## Kutipan Dokumen:
────────────────

Sebagai manusia biasa, Rasulullah saw menyadari bahwa setiap orang ingin memiliki isteri atau suami. Karenanya, sebagai seorang pemimpin, beliau amat memperhatikan masalah ini.

Rabi’ah Al Aslamy merupakan salah seorang pembantu Rasulullah saw yang telah dewasa. Suatu ketika, beliau bertanya kepadanya: “Apakah kamu tidak ingin menikah?.”

“Demi Allah, aku tidak menginginkannya karena aku tidak punya apa-apa untuk menghidupi isteri. Apalagi, aku tidak suka ada sesuatu yang menyibuki diriku sehingga aku tidak boleh mengerjakan sesuatu untukmu?,” jawab Rabi’ah.

Rasulullah masih bertanya lagi dengan pertanyaan yang sama dan Rabi’ah pun menjawab dengan jawaban yang sama pula. Namun, dalam hatinya ia berkata: “Demi Allah, tentu Rasulullah lebih tahu daripada aku apa yang lebih tepat bagiku di dunia dan akhirat. Maka, bila Rasul bertanya lagi aku akan menjawab: “Ya Rasul, perintahkan kepadaku menurut kehendakmu.”

────────────────

Daftar data

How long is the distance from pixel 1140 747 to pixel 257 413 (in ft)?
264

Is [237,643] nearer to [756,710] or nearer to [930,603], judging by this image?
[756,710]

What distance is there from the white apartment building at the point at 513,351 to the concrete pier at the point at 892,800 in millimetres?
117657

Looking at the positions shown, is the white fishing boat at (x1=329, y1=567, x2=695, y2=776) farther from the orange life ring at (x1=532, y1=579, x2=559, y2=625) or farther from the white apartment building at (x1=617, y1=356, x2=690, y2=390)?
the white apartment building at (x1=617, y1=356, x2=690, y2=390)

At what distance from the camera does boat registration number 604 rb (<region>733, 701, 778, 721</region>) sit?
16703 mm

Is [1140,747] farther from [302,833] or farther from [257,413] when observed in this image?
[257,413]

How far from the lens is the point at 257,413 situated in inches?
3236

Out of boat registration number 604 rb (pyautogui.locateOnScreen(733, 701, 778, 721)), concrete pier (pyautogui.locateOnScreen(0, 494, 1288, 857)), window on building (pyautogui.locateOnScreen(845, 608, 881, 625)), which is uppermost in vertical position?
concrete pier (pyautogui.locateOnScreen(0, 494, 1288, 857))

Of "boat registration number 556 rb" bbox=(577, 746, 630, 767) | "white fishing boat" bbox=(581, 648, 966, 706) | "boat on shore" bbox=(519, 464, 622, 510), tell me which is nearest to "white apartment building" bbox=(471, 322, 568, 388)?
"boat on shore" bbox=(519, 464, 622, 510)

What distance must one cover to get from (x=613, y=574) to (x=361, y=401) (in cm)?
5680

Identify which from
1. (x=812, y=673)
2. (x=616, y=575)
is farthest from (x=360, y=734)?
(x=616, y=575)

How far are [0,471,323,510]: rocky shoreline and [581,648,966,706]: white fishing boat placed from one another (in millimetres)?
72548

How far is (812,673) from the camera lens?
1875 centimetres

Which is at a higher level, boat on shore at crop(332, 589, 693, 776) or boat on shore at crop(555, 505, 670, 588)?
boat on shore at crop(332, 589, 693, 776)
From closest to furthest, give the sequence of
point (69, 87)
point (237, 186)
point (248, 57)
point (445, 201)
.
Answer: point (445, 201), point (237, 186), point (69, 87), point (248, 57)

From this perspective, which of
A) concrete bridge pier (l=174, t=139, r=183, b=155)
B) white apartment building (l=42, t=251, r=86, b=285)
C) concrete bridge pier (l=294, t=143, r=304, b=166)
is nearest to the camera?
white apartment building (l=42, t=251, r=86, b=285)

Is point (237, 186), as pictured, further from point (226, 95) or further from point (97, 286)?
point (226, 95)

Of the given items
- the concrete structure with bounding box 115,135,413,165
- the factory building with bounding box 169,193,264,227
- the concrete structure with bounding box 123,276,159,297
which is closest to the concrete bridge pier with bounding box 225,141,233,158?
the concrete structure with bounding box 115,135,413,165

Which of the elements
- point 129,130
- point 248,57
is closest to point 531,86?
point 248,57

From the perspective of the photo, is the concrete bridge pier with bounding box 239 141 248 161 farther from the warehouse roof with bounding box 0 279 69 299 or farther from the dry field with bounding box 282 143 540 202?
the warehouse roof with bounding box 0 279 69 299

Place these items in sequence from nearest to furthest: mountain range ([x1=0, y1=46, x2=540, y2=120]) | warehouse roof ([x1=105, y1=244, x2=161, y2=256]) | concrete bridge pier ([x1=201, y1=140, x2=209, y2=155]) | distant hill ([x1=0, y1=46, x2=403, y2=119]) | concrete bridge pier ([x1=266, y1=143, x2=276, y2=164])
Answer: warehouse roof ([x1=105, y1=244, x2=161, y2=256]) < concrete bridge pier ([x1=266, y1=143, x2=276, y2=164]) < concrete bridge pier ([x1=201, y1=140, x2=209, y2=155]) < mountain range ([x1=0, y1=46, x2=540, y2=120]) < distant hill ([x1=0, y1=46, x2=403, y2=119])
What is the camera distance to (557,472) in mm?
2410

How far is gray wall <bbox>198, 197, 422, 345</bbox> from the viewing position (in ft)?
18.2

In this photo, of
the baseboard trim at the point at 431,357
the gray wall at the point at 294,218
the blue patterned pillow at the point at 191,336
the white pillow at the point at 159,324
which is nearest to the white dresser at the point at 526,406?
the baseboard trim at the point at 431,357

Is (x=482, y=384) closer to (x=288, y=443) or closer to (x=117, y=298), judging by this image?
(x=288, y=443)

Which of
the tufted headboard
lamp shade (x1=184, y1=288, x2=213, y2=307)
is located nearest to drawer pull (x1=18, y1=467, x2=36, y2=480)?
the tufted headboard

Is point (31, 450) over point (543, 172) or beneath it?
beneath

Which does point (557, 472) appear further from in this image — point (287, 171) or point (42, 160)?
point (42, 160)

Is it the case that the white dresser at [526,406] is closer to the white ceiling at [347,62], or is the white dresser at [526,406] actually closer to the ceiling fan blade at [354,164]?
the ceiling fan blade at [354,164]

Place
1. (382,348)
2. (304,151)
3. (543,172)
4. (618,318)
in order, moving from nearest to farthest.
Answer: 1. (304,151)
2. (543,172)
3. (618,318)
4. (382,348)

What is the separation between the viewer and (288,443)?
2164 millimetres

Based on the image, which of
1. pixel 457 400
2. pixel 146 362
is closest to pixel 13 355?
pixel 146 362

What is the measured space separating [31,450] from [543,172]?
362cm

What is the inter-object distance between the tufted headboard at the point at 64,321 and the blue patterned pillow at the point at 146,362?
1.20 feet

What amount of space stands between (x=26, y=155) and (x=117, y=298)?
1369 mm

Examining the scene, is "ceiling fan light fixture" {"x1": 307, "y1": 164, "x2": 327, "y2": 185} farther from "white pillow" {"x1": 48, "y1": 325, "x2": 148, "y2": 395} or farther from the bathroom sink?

────────────────

## Ketentuan Latihan:
#1 Menurut kisah Rabi’ah, pertanyaan apa yang diajukan Rasulullah saw kepada Rabi’ah?
#2 Urutkan semua ucapan dalam kisah Rabi’ah yang diapit tanda petik, termasuk ucapan yang berada di dalam ucapan lain.
#3 Tolong cetak seluruh bagian kisah Rabi’ah, mulai dari "Sebagai manusia biasa, Rasulullah" terus ke bawah sampai "memperhatikan masalah ini.".

## Jawaban Soal:
#1 Beliau bertanya apakah Rabi’ah tidak ingin menikah.

#2
1. Apakah kamu tidak ingin menikah?.
2. Demi Allah, aku tidak menginginkannya karena aku tidak punya apa-apa untuk menghidupi isteri. Apalagi, aku tidak suka ada sesuatu yang menyibuki diriku sehingga aku tidak boleh mengerjakan sesuatu untukmu?
3. Demi Allah, tentu Rasulullah lebih tahu daripada aku apa yang lebih tepat bagiku di dunia dan akhirat. Maka, bila Rasul bertanya lagi aku akan menjawab: “Ya Rasul, perintahkan kepadaku menurut kehendakmu.
4. Ya Rasul, perintahkan kepadaku menurut kehendakmu.

#3
Sebagai manusia biasa, Rasulullah saw menyadari bahwa setiap orang ingin memiliki isteri atau suami. Karenanya, sebagai seorang pemimpin, beliau amat memperhatikan masalah ini.